═════ Estratto ═════

Quindici anni dopo il via libera della Sec a una dozzina di Etf spot su bitcoin segnala che la prima criptovaluta si sta integrando in quel sistema finanziario che avrebbe dovuto rivoluzionare e sostituire. Possiamo discutere se sia la finanza che abbia annullato il potenziale disgregatore del sistema di Satoshi o se sia il Bitcoin ad aver fatto breccia conquistando il cuore di Wall Street. Ma il dato di fatto è che le due realtà stanno imparando a coesistere: la finanza globale si è rinnovata e ha ritrovato un suo ruolo fondamentale in un mondo altamente tecnologico, il bitcoin ha trovato un suo spazio non secondario e si è affermato come asset class ad altissimo rendimento (ed elevatissimo rischio!).

═════ Dati mostrati ═════

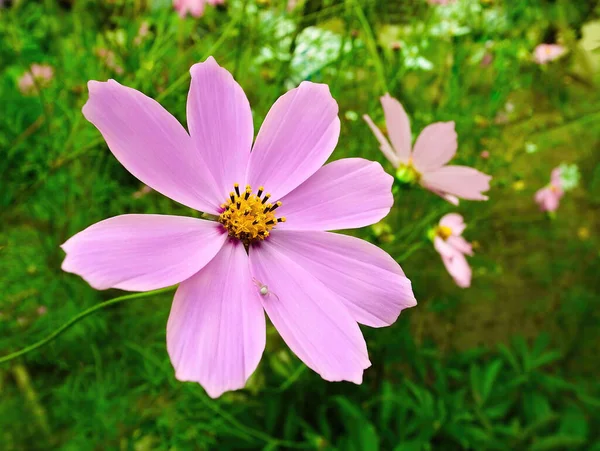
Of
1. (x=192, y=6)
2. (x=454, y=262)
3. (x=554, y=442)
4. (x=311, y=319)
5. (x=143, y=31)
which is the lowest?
(x=554, y=442)

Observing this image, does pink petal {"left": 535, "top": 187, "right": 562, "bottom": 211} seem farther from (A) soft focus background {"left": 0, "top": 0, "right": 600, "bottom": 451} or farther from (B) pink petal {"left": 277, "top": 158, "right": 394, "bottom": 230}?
(B) pink petal {"left": 277, "top": 158, "right": 394, "bottom": 230}

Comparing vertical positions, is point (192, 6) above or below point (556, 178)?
above

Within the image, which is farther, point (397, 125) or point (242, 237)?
point (397, 125)

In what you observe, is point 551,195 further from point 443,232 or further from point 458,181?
point 458,181

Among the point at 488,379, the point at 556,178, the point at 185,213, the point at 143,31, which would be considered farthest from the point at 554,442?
the point at 143,31

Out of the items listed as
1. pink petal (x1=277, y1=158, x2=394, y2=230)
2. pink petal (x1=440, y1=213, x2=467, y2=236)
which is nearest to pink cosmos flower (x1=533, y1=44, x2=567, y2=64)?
pink petal (x1=440, y1=213, x2=467, y2=236)

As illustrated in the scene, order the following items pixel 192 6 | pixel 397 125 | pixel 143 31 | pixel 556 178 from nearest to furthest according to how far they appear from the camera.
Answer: pixel 397 125 → pixel 192 6 → pixel 143 31 → pixel 556 178

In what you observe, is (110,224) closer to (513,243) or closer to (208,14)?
(208,14)
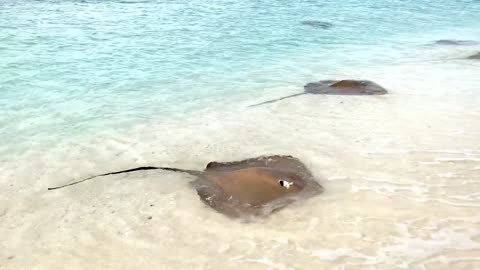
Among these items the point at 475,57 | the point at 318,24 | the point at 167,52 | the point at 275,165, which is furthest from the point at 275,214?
the point at 318,24

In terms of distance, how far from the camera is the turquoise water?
6.37m

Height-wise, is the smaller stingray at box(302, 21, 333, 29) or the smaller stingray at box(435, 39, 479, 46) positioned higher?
the smaller stingray at box(435, 39, 479, 46)

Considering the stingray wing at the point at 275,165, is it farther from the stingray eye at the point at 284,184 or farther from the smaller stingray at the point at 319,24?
the smaller stingray at the point at 319,24

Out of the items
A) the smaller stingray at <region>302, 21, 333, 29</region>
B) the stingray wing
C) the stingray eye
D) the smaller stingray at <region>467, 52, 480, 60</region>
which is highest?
the stingray eye

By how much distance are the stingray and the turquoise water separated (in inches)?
79.4

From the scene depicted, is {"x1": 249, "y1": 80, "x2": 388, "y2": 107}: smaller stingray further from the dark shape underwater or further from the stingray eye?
the dark shape underwater

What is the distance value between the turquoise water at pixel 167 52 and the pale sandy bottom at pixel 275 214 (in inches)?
30.6

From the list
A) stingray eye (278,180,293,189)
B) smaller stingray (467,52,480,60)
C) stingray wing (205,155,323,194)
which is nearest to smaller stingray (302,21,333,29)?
smaller stingray (467,52,480,60)

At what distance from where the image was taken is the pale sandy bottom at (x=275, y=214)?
3213mm

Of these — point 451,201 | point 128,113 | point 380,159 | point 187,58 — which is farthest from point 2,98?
point 451,201

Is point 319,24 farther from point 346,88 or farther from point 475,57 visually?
point 346,88

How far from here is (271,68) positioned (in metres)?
8.75

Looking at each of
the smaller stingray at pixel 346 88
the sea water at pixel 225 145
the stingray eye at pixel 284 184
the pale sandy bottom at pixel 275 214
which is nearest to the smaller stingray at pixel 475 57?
the sea water at pixel 225 145

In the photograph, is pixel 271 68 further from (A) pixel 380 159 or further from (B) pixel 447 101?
(A) pixel 380 159
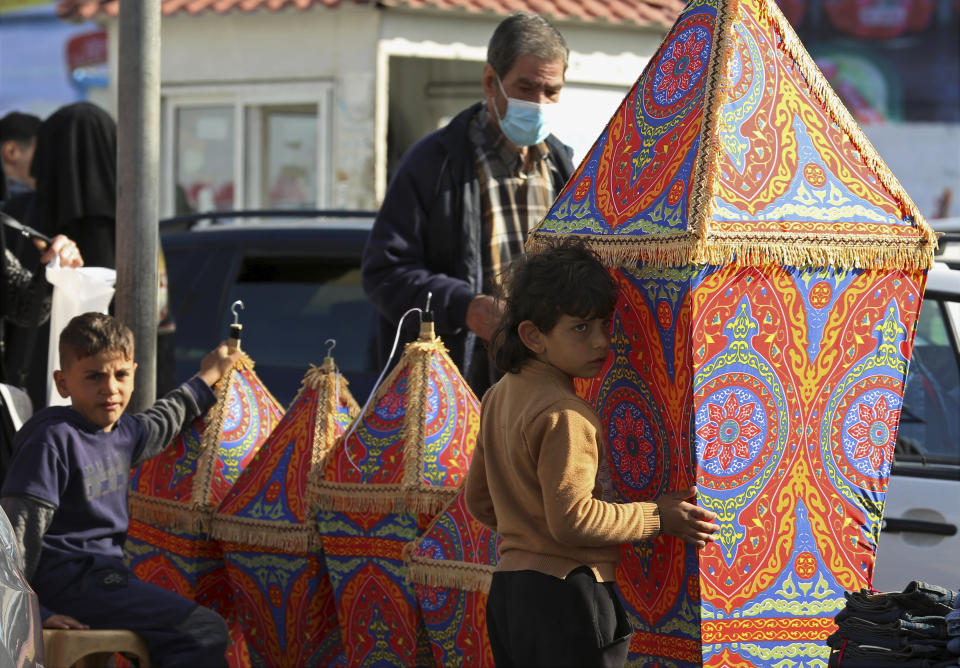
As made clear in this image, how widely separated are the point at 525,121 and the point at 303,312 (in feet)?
7.29

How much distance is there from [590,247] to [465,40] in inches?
364

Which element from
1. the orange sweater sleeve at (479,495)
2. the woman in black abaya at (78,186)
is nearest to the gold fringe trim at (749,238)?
the orange sweater sleeve at (479,495)

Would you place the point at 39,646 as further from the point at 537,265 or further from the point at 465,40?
the point at 465,40

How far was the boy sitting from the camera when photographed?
342 centimetres

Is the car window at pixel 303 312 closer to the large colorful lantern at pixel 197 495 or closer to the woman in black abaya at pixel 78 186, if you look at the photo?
the woman in black abaya at pixel 78 186

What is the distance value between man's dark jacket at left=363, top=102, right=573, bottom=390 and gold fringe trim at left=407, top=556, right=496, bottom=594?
682 millimetres

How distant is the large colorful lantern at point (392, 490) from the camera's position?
3416 mm

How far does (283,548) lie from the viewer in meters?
3.60

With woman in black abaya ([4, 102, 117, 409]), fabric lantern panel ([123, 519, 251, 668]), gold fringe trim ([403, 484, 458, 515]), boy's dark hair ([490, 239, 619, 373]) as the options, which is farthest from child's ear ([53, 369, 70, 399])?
boy's dark hair ([490, 239, 619, 373])

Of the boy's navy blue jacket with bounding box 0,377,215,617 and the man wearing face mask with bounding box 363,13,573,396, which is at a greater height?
the man wearing face mask with bounding box 363,13,573,396

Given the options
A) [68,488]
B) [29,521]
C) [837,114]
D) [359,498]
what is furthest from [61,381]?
[837,114]

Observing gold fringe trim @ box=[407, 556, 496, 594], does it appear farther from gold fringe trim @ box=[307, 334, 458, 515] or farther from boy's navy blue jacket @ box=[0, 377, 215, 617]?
boy's navy blue jacket @ box=[0, 377, 215, 617]

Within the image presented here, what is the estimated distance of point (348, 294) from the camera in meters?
5.69

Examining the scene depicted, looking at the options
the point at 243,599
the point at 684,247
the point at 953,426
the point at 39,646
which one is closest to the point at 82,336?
the point at 243,599
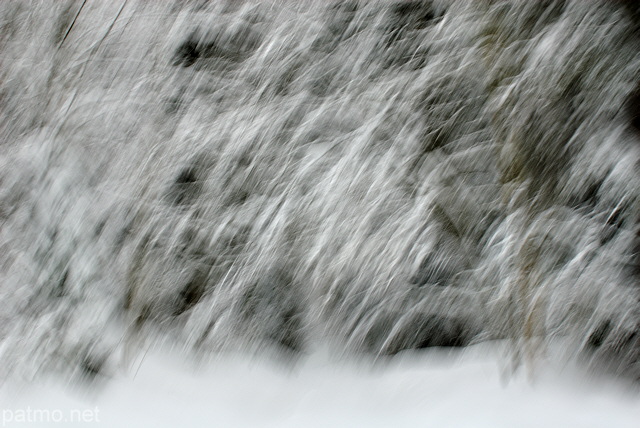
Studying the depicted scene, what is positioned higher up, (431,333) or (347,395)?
(431,333)

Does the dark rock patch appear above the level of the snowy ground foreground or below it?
above

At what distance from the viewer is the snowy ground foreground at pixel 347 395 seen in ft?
4.22

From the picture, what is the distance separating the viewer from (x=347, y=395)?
136 cm

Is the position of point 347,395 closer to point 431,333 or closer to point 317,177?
point 431,333

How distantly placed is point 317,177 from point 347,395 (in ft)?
1.73

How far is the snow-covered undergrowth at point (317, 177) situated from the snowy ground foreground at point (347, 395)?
0.06 m

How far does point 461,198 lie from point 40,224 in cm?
107

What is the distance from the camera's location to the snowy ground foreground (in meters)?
1.29

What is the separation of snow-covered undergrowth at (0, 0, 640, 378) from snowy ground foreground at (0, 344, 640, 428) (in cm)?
6

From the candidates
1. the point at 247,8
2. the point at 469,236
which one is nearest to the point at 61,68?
the point at 247,8

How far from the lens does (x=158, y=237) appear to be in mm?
1423

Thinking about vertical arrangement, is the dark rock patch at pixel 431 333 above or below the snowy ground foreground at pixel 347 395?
above

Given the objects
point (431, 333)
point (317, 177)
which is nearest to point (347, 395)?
point (431, 333)

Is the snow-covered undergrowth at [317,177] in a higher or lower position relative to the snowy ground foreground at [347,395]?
higher
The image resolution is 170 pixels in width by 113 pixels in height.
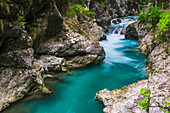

═════

_Compiti richiesti_.
a – Secondo l'estratto, da che cosa si capisce che il bitcoin si sta integrando nel sistema finanziario? Rispondi in una o due frasi.
b – Nell'estratto, come si è affermato il bitcoin?
Per questo lavoro i dati non servono.

_Risultati per compito_.
a – Lo indica il via libera della Sec a una dozzina di Etf spot su bitcoin. Secondo l'estratto, questo segnala che la prima criptovaluta entra nel sistema finanziario che avrebbe dovuto rivoluzionare e sostituire.

b – Come asset class ad altissimo rendimento e a elevatissimo rischio.